*Aim:*
In the forum thread about a rights issue below:
(a) What price per new share did the offer set, and how many new shares could be bought for every two shares held?
(b) Where does the thread say to go to correct the portfolio entry for NTL?
(c) What did ANZ confirm when they were called?

*Article:*
::::

It seems you believed that you were getting one new share for every 2 shares you held. This is completely wrong. What you got was the right to buy one new share at .8 of one cent for every two shares you held.
But as robbo24 says that is now in the past and the ship has sailed on that one.
By the way most did not take up this offer to buy one new share for every two held so you are probably not much worse off that most holders. Maybe in time you will be better off if the company does not get production underway.
That is the strange thing - for varying reasons I couldnt participate in the issue, however my account now says I own 50% more share than i used to and that it was free, hence my average price has dropped. This was not something I enacted through my account, so some other entity has changed it (maybe ANZ have just stuffed up). ie I used to own 1,000 shares at 5c each, now I own 1,500, at 3.33c (made up numbers, I hold a few more than that).
That also happened to me, I don't exactly remember how much I originally had, but the average cost price has been lowered quite a bit and I did nothing to it, it just changed by itself which kind of makes it confusing. If anyone knows why this is the case please do tell.
Go into 'movements' next to the portfolio entry for NTL. Then either:
1. If you never took up the rights, delete the entry corresponding to the new issue, or else
2. Update the price you paid - 0.8c - and check the volume.
Thanks Bobcat - will do. Im more interested in how the change came about in the first place, I'd hate to sell what I dont have.
I believe ANZ securities take up rights in your portfolio automatically. My dad thought he had a lot more ATM shares for this very reason and sold a few more than he should have. I checked later and called ANZ and they confirmed that rights issues in their portfolio system show up as if you had taken up the rights. Hope this helps. Caveat emptor.... always check with the registry who are the final arbiter of how many shares your own.
All good information, thanks all - pleased to see we still live in an imperfect world where assumptions are the mother of all evil.

::::

*Records supplied:*
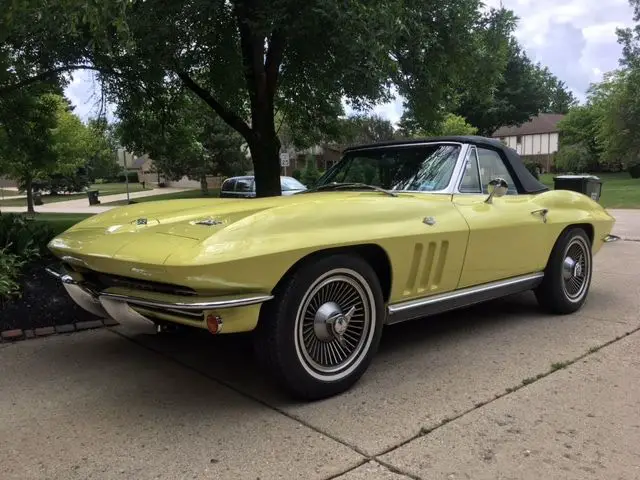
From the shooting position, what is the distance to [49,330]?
497 centimetres

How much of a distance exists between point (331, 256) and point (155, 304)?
3.36ft

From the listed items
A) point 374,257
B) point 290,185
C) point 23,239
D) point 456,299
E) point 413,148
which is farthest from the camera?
point 290,185

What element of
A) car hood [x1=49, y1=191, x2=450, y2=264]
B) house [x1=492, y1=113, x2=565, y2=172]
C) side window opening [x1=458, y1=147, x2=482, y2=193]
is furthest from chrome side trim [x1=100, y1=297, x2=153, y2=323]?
house [x1=492, y1=113, x2=565, y2=172]

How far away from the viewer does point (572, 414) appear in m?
3.30

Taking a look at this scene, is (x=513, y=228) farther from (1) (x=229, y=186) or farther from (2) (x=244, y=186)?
(1) (x=229, y=186)

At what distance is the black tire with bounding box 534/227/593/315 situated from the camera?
5281mm

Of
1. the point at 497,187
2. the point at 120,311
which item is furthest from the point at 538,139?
the point at 120,311

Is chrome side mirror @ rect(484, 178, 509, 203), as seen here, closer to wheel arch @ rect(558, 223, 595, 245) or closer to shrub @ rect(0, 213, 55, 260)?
wheel arch @ rect(558, 223, 595, 245)

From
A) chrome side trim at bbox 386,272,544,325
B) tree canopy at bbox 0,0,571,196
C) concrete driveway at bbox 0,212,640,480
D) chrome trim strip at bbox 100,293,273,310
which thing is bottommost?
concrete driveway at bbox 0,212,640,480

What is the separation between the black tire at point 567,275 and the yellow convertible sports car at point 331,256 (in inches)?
3.7

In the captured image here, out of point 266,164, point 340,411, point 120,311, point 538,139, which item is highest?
point 538,139

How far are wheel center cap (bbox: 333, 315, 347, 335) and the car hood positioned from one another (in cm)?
52

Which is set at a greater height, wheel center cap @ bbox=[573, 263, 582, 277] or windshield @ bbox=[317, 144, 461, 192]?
windshield @ bbox=[317, 144, 461, 192]

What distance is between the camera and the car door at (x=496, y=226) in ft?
14.4
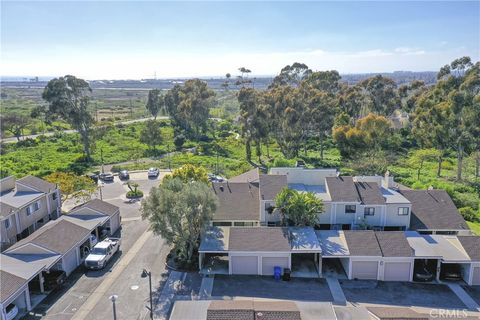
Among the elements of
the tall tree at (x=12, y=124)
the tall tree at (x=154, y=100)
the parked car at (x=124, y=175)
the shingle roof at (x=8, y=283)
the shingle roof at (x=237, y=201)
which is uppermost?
the tall tree at (x=154, y=100)

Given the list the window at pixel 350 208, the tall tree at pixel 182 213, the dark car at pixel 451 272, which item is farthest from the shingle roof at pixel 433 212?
the tall tree at pixel 182 213

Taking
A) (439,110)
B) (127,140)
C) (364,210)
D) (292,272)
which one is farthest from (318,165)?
(127,140)

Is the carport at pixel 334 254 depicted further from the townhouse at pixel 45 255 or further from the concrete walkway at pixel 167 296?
the townhouse at pixel 45 255

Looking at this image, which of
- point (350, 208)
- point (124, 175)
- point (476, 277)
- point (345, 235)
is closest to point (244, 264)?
point (345, 235)

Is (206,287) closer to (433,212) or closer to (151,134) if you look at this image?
(433,212)

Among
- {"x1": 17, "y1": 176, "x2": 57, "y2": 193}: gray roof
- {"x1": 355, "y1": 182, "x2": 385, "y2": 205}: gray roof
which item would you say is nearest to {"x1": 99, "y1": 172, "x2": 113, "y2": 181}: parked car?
{"x1": 17, "y1": 176, "x2": 57, "y2": 193}: gray roof
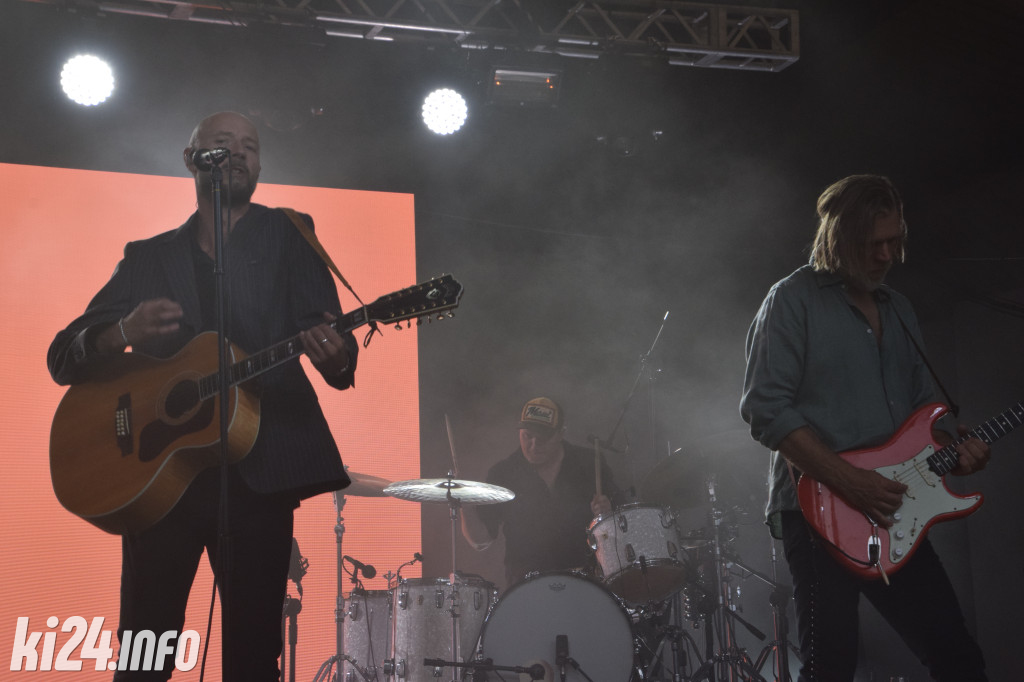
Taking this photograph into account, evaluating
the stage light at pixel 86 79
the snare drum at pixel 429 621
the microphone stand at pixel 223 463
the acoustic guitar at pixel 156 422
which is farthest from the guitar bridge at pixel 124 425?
the stage light at pixel 86 79

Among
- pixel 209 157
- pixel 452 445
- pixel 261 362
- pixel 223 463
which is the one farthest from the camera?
pixel 452 445

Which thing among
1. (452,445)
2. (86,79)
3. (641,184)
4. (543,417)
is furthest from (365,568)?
(641,184)

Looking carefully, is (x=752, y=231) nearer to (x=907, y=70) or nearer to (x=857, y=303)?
(x=907, y=70)

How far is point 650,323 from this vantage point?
7238 millimetres

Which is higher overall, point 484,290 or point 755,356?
point 484,290

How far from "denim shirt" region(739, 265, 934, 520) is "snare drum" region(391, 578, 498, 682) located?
2.74m

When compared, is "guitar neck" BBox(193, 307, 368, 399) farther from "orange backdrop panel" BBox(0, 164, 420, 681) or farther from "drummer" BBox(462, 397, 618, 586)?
"drummer" BBox(462, 397, 618, 586)

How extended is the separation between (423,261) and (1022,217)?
13.5ft

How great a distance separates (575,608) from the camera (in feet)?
14.6

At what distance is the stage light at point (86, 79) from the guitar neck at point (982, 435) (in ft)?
16.1

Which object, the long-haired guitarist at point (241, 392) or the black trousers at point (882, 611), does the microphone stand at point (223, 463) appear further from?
the black trousers at point (882, 611)

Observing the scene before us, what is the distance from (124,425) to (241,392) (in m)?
0.41

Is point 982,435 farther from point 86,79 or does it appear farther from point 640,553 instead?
point 86,79

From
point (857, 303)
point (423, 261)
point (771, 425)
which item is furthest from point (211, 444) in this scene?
point (423, 261)
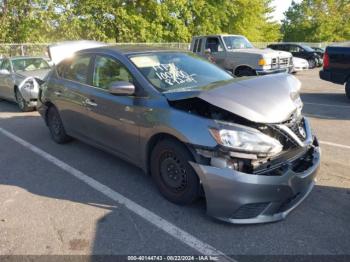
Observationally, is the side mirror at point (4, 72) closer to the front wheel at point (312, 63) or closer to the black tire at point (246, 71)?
the black tire at point (246, 71)

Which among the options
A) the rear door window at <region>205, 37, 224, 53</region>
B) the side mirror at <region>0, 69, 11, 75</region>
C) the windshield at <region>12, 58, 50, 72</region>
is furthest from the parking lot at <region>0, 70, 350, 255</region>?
the rear door window at <region>205, 37, 224, 53</region>

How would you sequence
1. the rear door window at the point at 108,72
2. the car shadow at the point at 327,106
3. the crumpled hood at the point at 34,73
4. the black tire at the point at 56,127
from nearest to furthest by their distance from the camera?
1. the rear door window at the point at 108,72
2. the black tire at the point at 56,127
3. the car shadow at the point at 327,106
4. the crumpled hood at the point at 34,73

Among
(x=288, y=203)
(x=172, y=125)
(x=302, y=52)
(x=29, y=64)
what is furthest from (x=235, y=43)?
(x=302, y=52)

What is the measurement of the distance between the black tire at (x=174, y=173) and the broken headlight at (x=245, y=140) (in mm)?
398

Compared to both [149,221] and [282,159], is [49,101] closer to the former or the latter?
[149,221]

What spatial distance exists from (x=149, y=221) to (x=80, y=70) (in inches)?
106

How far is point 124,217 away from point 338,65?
27.4ft

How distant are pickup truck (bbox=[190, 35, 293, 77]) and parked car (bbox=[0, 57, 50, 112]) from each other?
5.62m

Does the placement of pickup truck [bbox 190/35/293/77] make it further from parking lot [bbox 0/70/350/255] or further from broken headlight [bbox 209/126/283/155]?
broken headlight [bbox 209/126/283/155]

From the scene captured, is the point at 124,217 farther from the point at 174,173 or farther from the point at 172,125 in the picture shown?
the point at 172,125

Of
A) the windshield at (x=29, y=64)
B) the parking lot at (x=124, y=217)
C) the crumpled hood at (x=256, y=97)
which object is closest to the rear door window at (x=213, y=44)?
the windshield at (x=29, y=64)

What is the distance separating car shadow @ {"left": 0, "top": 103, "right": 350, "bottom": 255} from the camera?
9.87 ft

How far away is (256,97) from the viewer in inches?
133

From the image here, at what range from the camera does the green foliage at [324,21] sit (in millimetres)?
51188
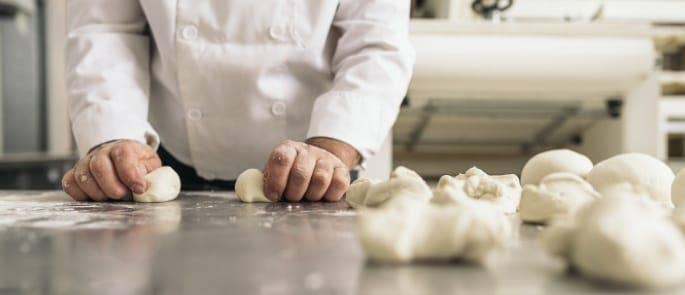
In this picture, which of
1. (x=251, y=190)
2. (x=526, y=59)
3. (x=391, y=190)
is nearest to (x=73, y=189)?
(x=251, y=190)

::::

*Reply:*
(a) The price was .8 of one cent, and holders could buy one new share for every two shares held.
(b) Go into 'movements' next to the portfolio entry for NTL.
(c) ANZ confirmed that rights issues in their portfolio system show up as if the rights had been taken up.